Aim | Restate word for word the lines from the one containing "How far are the" through the end of the listing below, with both ends included.

::::

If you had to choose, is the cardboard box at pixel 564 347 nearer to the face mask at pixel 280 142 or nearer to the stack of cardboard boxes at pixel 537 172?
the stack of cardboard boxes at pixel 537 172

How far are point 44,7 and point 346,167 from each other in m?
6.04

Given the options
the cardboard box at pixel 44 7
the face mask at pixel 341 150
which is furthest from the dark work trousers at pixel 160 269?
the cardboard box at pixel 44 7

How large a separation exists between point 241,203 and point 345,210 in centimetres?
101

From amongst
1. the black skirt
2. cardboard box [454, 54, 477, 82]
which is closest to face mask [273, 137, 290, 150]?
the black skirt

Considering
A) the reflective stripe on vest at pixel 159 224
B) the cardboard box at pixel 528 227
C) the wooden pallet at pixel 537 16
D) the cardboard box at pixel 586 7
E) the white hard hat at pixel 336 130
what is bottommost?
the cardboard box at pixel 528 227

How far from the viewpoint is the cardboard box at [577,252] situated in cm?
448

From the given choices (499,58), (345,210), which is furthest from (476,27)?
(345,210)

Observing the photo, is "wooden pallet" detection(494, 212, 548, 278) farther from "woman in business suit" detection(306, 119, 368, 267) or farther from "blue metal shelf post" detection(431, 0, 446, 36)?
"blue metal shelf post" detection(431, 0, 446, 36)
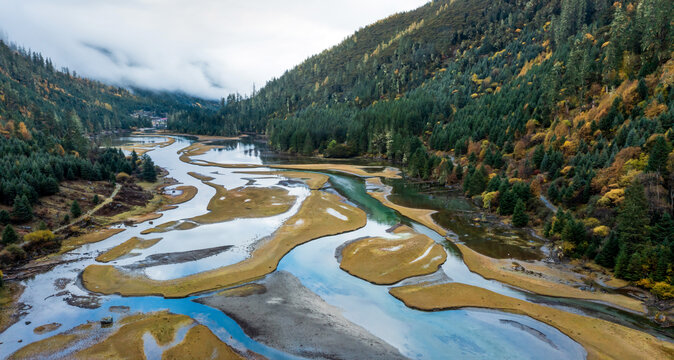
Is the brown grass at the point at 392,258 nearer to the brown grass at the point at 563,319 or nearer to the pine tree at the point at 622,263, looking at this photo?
the brown grass at the point at 563,319

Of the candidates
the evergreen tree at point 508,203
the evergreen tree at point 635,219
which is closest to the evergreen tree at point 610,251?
the evergreen tree at point 635,219

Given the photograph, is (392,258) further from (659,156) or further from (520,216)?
(659,156)

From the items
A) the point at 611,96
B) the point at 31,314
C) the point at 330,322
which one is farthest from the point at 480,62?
the point at 31,314

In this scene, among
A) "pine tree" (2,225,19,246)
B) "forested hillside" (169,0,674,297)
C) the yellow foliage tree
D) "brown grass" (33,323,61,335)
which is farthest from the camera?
the yellow foliage tree

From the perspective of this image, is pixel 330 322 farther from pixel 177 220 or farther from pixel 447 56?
pixel 447 56

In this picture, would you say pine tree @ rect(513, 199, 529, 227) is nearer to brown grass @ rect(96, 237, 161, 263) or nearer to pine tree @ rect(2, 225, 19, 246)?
brown grass @ rect(96, 237, 161, 263)

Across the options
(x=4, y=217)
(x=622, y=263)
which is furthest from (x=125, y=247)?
(x=622, y=263)

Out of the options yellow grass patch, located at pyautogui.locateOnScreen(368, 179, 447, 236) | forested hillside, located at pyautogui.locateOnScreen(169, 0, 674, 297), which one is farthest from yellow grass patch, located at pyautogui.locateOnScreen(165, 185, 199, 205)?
forested hillside, located at pyautogui.locateOnScreen(169, 0, 674, 297)
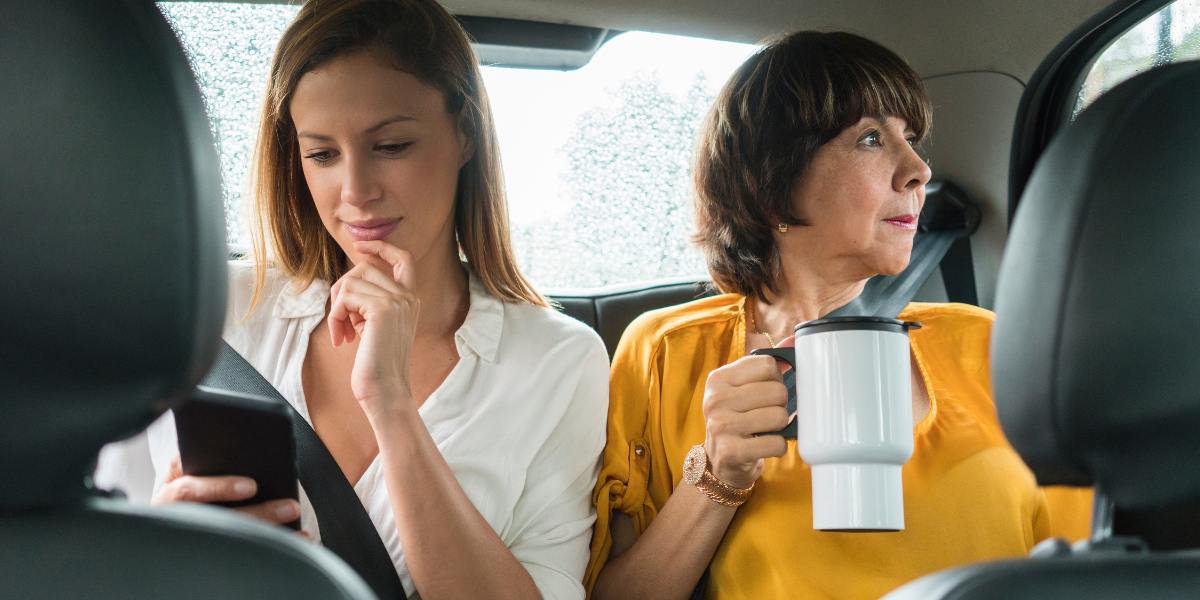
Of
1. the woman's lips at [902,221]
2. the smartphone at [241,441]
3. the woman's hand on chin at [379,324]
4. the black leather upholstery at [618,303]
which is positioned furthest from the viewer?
the black leather upholstery at [618,303]

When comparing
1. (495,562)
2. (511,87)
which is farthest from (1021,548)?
(511,87)

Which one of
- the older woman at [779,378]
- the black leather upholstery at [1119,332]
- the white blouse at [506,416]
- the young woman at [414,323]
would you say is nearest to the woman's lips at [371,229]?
the young woman at [414,323]

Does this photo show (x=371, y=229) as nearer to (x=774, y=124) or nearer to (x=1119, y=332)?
(x=774, y=124)

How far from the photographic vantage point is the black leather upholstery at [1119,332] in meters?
0.77

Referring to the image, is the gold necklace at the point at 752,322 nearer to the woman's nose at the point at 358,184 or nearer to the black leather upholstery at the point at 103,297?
the woman's nose at the point at 358,184

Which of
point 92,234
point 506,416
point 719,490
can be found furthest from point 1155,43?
point 92,234

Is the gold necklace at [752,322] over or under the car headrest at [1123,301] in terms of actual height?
under

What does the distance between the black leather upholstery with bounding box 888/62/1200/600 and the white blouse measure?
887mm

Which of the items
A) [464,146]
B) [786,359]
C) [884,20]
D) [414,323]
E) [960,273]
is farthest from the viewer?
[960,273]

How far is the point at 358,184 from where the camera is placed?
1.58m

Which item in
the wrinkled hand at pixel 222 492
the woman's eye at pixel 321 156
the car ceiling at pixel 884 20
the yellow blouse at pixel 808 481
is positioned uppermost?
the car ceiling at pixel 884 20

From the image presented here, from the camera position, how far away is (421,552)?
147 cm

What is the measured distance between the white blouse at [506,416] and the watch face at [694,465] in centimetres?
16

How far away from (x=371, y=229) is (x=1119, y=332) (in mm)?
1066
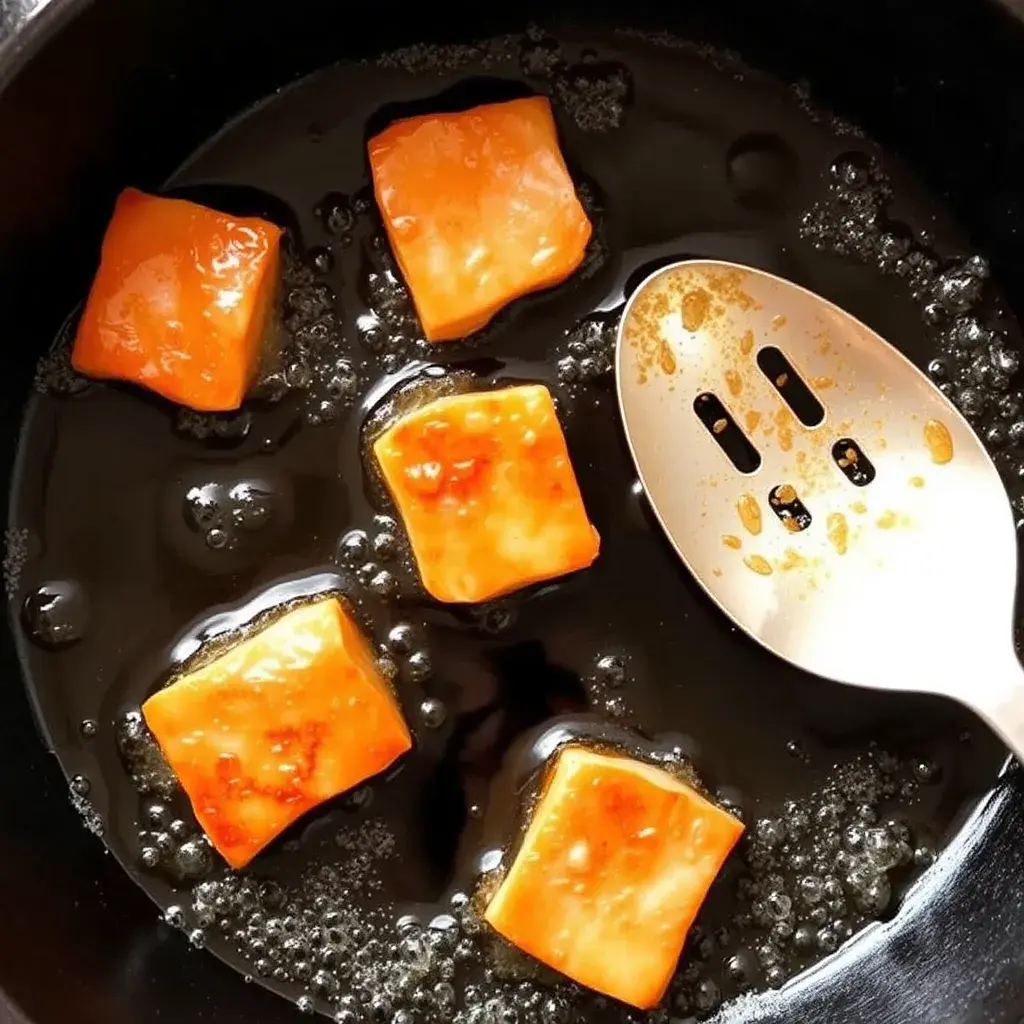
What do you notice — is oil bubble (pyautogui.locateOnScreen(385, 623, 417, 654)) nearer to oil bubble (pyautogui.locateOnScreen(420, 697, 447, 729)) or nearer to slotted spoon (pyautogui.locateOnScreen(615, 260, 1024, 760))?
oil bubble (pyautogui.locateOnScreen(420, 697, 447, 729))

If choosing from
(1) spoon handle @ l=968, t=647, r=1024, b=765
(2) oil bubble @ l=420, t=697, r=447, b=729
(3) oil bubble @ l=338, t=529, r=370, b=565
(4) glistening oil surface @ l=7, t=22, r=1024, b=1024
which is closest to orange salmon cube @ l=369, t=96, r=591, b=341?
(4) glistening oil surface @ l=7, t=22, r=1024, b=1024

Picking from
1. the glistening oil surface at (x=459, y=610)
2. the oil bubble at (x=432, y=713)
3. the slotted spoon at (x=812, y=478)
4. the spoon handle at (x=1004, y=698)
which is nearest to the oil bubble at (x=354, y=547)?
the glistening oil surface at (x=459, y=610)

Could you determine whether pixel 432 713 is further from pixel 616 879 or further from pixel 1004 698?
pixel 1004 698

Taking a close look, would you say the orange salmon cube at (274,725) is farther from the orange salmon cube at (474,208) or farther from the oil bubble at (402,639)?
the orange salmon cube at (474,208)

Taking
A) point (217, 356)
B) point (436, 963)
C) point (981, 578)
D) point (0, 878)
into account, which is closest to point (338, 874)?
point (436, 963)

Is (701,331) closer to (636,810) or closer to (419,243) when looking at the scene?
(419,243)

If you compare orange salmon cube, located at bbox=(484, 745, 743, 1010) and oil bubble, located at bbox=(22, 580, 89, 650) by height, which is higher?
oil bubble, located at bbox=(22, 580, 89, 650)
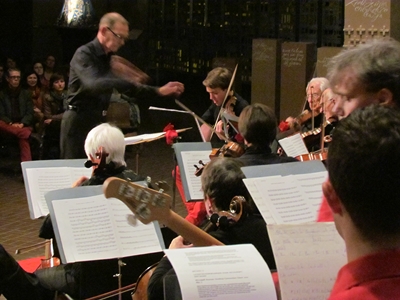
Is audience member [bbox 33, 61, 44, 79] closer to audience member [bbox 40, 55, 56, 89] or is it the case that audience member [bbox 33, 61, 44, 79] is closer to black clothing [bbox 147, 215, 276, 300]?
audience member [bbox 40, 55, 56, 89]

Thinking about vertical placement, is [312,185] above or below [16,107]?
above

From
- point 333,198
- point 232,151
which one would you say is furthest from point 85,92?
point 333,198

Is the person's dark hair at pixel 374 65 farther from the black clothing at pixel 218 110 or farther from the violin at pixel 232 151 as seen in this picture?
the black clothing at pixel 218 110

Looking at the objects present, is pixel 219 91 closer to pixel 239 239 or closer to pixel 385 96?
pixel 239 239

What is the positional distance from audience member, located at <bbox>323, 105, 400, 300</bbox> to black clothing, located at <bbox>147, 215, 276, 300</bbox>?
136 cm

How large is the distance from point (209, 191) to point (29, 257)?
279 cm

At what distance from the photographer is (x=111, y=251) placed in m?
2.90

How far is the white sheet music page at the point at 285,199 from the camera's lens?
262cm

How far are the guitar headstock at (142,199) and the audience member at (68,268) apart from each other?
1.35 metres

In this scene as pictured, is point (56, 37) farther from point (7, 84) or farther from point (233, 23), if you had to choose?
point (7, 84)

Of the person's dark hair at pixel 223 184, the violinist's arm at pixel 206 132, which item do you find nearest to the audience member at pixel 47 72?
the violinist's arm at pixel 206 132

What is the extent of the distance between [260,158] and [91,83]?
6.54 ft

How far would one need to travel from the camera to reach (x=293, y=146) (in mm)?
4484

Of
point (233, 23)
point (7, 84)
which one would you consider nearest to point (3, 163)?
point (7, 84)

::::

Correct result |
How far are the guitar headstock at (142,199) and the audience member at (68,268) apart from each other?
1.35 metres

In this scene as pictured, is point (56, 37) farther from point (7, 84) or farther from point (233, 23), if you had to choose?
point (7, 84)

Of the person's dark hair at pixel 223 184, the violinist's arm at pixel 206 132, which item do you find nearest to the audience member at pixel 47 72?
the violinist's arm at pixel 206 132

What is the extent of the distance between [260,158] and [91,83]?
6.54 ft

How far would one need to travel from the camera to reach (x=293, y=146) (in mm)?
4484

Of
point (233, 23)
point (7, 84)
which one would you consider nearest to point (3, 163)?
point (7, 84)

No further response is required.